__WORK TO COMPLETE__.
[a] In the adjunct-pay excerpt, which film does the writer say many people with master's degrees and doctorates saw in the eighties?
[b] Reproduce the part of the adjunct-pay excerpt that opens with the words containing "I understand that state" and closes with "in the humanities.".

__EXCERPTED TEXT__.
What does this mean?

For one, my free market self acknowledges that there are too many people in the United States with masters degrees and doctorates who saw Dead Poets Society in the eighties and thus want to mold young minds. I accept this, and I understand that I chose to toil away in graduate school so I could teach in college. No one forced me to read monographs or start using words like historiography and intersectionality in day-to-day conversations. If you asked my husband, he’d pay money to remove those words from my vocabulary.

I also understand that I choose to teach for less money now than I made when I was a wee lass in my twenties and working in the private sector because I am willing to accept the terms of my semester-to-semester contracts. But I also wonder about other things the invisible hand is doing in this particular marketplace in which I work.

One reason labor costs are kept low, it seems to me, is that the price of a product is kept low. But students have paid higher and higher tuition rates which have outpaced inflation for decades while adjunct pay has remained largely stagnant.

So what are students buying for this higher price-tag? A better education? How can this be true when they are taught more and more by adjuncts and/or graduate teaching assistants who are eating ramen and struggling to survive rather than giving students detailed feedback on their work? What exactly are students getting for their increased debt if it’s not more attentive instruction in the classroom?

I understand that state governments have subsidized many universities less and less. That could explain the rising costs, right?

Understanding this, I was okay with taking a hit in pay. I accepted that I would not earn much at the end of the day despite the fact that the “product” with which I am engaged keeps costing consumers more and more because of cut-backs. Sure I put in long hours for which I am not compensated, but I once felt that I was in the same boat as all of my colleagues working in the humanities.

After all, I have gone to faculty meetings and looked around at the people in Costco jeans who often seem to have shown up purely for the free sub sandwiches and professional development credit. (A certain bit of the second is required to get our contracts renewed each new term.)

__SUPPLIED DATA__.
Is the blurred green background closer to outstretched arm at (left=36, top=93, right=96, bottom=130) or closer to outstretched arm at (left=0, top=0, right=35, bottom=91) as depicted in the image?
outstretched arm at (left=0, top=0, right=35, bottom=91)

__THE RESULTS__.
[a] Dead Poets Society.

[b]
I understand that state governments have subsidized many universities less and less. That could explain the rising costs, right?

Understanding this, I was okay with taking a hit in pay. I accepted that I would not earn much at the end of the day despite the fact that the “product” with which I am engaged keeps costing consumers more and more because of cut-backs. Sure I put in long hours for which I am not compensated, but I once felt that I was in the same boat as all of my colleagues working in the humanities.